Il est des œuvres dont la portée excède largement les cadres de leur discipline. Buck Danny, née de l’imagination féconde de Jean-Michel Charlier et du crayon virtuose de Victor Hubinon, est de celles-là. Bien plus qu’une série d’aventures aéronautiques, elle constitue un jalon essentiel dans l’histoire de la bande dessinée européenne, un pont entre réalisme documentaire, art graphique et mythe moderne.
Dans l’univers codifié du 9e art, Buck Danny ne relève pas seulement d’un genre : elle en est la matrice. La série a non seulement donné ses lettres de noblesse à la BD d’aviation, mais elle a inspiré, au fil des décennies, des vocations de pilotes, de dessinateurs, de conteurs. À l’instar d’un Michel Vaillant ou d’un Corto Maltese, Buck Danny est une figure totémique, au croisement du héros et du témoin de son temps.

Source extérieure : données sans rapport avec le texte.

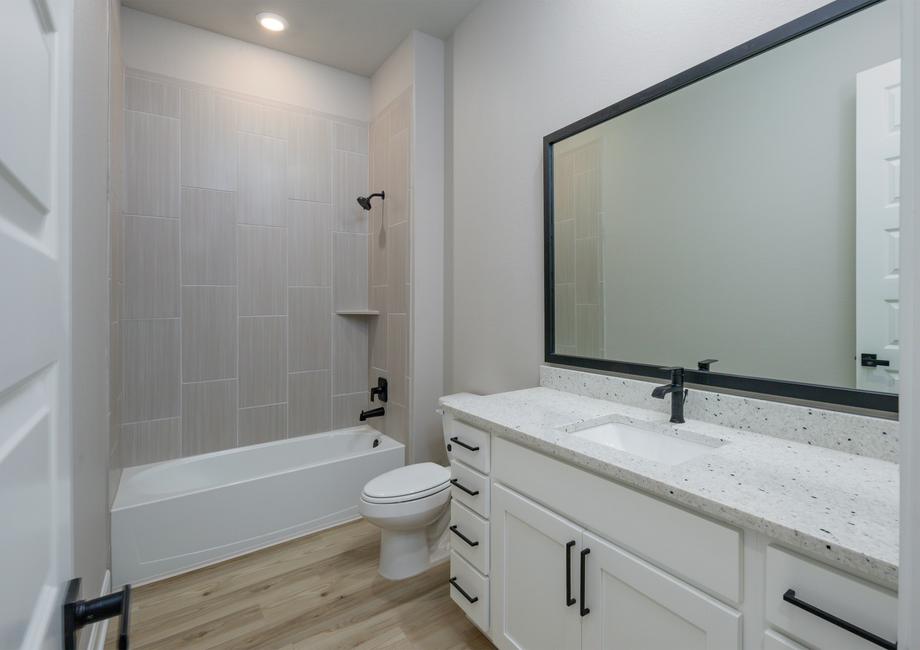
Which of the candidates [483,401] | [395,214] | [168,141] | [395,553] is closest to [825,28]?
[483,401]

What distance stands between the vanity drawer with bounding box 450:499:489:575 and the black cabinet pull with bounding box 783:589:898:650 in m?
0.94

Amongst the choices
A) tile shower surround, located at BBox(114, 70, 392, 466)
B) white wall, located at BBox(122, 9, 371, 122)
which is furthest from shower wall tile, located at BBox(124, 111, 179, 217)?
white wall, located at BBox(122, 9, 371, 122)

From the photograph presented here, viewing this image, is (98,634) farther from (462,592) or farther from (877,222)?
(877,222)

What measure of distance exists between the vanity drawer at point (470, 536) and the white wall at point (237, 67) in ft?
9.13

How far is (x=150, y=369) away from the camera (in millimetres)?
A: 2543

Difficile de dissocier le souffle narratif de Buck Danny du parcours personnel des deux auteurs. Pilote professionnel, grand reporter, aventurier moderne, Jean-Michel Charlier infuse dans ses scénarios une précision presque chirurgicale. Rien n’est laissé au hasard : avions, radars, systèmes de propulsion ou contextes géopolitiques sont restitués avec une rigueur qui confine à l’obsession.

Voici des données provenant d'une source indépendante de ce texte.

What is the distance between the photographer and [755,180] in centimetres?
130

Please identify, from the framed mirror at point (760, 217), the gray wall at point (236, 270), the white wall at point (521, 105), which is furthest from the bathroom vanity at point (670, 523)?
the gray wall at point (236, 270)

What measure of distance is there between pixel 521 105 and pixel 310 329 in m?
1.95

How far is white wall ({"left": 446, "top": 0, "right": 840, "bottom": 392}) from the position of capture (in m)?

Si Charlier écrivait l’histoire avec la tension du pilote en approche, Victor Hubinon la dessinait avec la précision d’un chirurgien et la sensibilité d’un metteur en scène. Rarement un dessinateur aura su conjuguer à ce point rigueur technique et expressivité dramatique. Dans chaque case, le mouvement, la lumière, la composition évoquent un art du cadrage emprunté au cinéma classique. Plongées audacieuses, jeux d’ombres, contre-champs subtils… Hubinon ne se contente pas d’illustrer : il chorégraphie.

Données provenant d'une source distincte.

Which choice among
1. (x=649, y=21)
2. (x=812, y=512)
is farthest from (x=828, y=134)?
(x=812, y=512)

Il faut regarder les planches de Buck Danny comme on contemple un tableau narratif. Chaque vignette fonctionne comme un diorama, chaque séquence comme un travelling mental. Ce « cinéma de papier », comme l’appellent certains spécialistes, tire sa puissance de la fusion rare entre image et récit, entre geste artistique et volonté documentaire.
Près de 80 ans après leurs débuts, les albums signés Hubinon et Charlier demeurent vivants. Réédités, commentés, collectionnés, ils continuent de fasciner, non seulement par leur virtuosité narrative et graphique, mais aussi par ce qu’ils disent de leur époque : la fascination technologique, la tension de la guerre froide, l’imaginaire d’un monde en accélération.
Buck Danny, héros sans âge, incarne cette modernité lucide, presque mélancolique, d’un temps où l’homme volait vers demain avec courage, élégance… et une planche à dessin comme seule boussole.
Sélectionnés sur une période de quinze ans, entre 1954 et 1970, les Art Strips de Buck Danny revisitent des cases ou des couvertures parmi les meilleures réalisées en tandem par ces deux génies de la bande dessinée. En s’appuyant sur les planches originales dessinées et encrées par Victor Hubinon d’après les scénarii de Jean-Michel Charlier, scrupuleusement reproduites à la fibre près, réhaussées des couleurs vintage d’époque, ces oeuvres offrent une plongée dans l’essence même d’un art à nul autre pareil, les Buck Danny Art Strips.
Tous les Buck Danny Art Strips sont édités en tirage limité à 30 exemplaires avec un certificat d’authenticité signé par Philippe Charlier et Michèle Hubinon.